Source passage ::
*****
Today, we celebrate the 43rd anniversary of Roe v. Wade — one of the most polarizing cases in U.S. history, which infamously legalized abortion in all 50 states.
The previously-anonymous plaintiff, "Jane Roe," remains a provocative character in the ever-evolving arena of reproductive rights, with two autobiographies, multiple films, and countless articles about her story.
Here’s what you need to know about the woman who was once at the center of American women’s fight for reproductive rights.
1. Her Name Is Norma McCorvey
According to a 2013 Vanity Fair profile, Norma Nelson was born in Louisiana to an abusive mother, Mary, and a father who left when she was just a teenager. Her mother was an alcoholic, and when Norma was 16 years old, she married a sheet metal worker, Elwood McCorvey, and moved to California. She became pregnant with his child, at which point he became violent. They had divorced by the time the child was born, and she moved back to Texas.
2. She Never Actually Had An Abortion
McCorvey has actually given birth three times. Her first daughter, Melissa, was legally adopted by Mary. Accounts have varied as to why Mary sought custody of Melissa; McCorvey has said that Melissa was kidnapped because her grandmother disapproved of McCorvey’s sexual orientation — according to a New York Times piece in 1995, she "confided in her mother that her sexual preference was for women." Mary, however, said in the same Vanity Fair profile that she actually adopted Melissa because of McCorvey’s drinking and drug use, as well as her promiscuity with both men and women. Later, McCorvey had a second child who was raised by the child’s father.
When McCorvey became pregnant a third time, she sought an abortion. She could not afford to travel to California or New York, where the procedure was both legal and safe. Six months into her pregnancy, she was introduced to lawyers Linda Coffee and Sarah Weddington, who were looking for a plaintiff for their case against Texas abortion laws that would become Roe v. Wade. The child was born in 1970 and adopted.
*****
Source data ::

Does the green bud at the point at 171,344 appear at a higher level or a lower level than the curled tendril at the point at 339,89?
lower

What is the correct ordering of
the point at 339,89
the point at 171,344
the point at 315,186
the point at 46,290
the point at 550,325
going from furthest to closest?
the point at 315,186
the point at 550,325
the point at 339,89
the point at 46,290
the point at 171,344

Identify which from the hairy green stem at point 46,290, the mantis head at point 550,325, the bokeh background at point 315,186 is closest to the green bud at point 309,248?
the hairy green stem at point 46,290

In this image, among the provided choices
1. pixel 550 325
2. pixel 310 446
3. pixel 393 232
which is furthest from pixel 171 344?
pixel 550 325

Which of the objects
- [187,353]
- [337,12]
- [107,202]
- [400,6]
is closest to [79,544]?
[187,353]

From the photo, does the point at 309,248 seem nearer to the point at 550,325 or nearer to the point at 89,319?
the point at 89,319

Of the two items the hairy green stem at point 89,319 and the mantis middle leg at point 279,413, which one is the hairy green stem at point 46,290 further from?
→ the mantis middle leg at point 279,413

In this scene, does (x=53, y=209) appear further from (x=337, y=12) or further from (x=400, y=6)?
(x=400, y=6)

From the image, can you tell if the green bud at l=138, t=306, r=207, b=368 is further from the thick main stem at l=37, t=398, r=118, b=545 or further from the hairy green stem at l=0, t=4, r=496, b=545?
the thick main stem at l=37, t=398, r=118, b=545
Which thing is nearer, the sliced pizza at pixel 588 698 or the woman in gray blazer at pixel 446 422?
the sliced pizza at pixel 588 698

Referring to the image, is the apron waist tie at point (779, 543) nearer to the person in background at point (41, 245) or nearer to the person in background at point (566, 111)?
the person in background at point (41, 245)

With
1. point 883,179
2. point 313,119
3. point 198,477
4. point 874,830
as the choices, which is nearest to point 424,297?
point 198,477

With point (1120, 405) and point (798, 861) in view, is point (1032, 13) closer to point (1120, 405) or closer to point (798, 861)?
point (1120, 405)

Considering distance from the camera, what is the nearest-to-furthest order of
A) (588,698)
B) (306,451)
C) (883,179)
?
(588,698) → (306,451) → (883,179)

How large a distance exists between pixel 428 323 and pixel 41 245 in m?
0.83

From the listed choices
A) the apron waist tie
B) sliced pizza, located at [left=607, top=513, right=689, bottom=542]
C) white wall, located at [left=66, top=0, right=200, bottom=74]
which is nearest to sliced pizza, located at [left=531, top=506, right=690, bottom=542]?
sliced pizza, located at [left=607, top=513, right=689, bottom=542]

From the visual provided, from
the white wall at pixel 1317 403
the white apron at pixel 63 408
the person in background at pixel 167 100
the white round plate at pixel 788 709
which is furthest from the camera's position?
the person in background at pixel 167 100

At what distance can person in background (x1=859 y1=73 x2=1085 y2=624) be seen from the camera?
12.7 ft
*****
What this exercise asks ::
1. Change "polarizing" to "divisive" in the article on Norma McCorvey, and write out its text from "Today, we celebrate" to "all 50 states." with that change made.
2. Carry the article on Norma McCorvey further, starting after its last sentence.
None of the records are needed.

Answers given ::
1.
Today, we celebrate the 43rd anniversary of Roe v. Wade — one of the most divisive cases in U.S. history, which infamously legalized abortion in all 50 states.

2.
3. She Is Now Pro-Life And A Born-Again Catholic
McCorvey became a pro-choice poster child, working for women’s centers in Texas and California in the ’80s and early ’90s. But in 1995, Operation Rescue, a Christian group focused on making abortion illegal, moved in next door to the Dallas abortion clinic where she worked. According to the New York Times, McCorvey bonded with members of the group over time, and was baptized in August of that year. Since then, she has been an ardent pro-life activist, and in 1998 she fully converted to Catholicism. In a June 22 newsletter from that same year, Fr. Frank Pavone wrote of The Conversation of Norma McCorvey:
In my contacts with her over recent years, I noticed her interest in Catholicism. Shortly after her baptism, she asked me to bless her home. She attended with interest a Mass I celebrated in Dallas, and the following summer came with me to EWTN [EWTN Global Catholic Network] to tape a television interview. In the course of that interview, she asked me to bless the cross she wears, a cross which was made out of what used to be a pro-choice bracelet. Some months ago, Norma asked me to teach her to say the Rosary. As we continued to talk about her faith, I realized she felt very strongly the call to fully embrace Catholicism. Then one day she sent me an email in which she told me that "The Big Boss" told her she was to join the Church.
Bill Price, the 1995 head of Texans United for Life said of her transition, "The poster child has jumped off the poster,” according to the New York Daily News.
In 2006, McCorvey was one of the many protestors arrested at University of Notre Dame. They had gathered to protest President Barack Obama’s commencement speech. Telling The Guardian that President Obama is guilty of "child killing," she also said, "When I got arrested, I loved it! I felt like I was high. But it was a God high. I’d never been arrested before. But who better to be arrested for than the unborn children?"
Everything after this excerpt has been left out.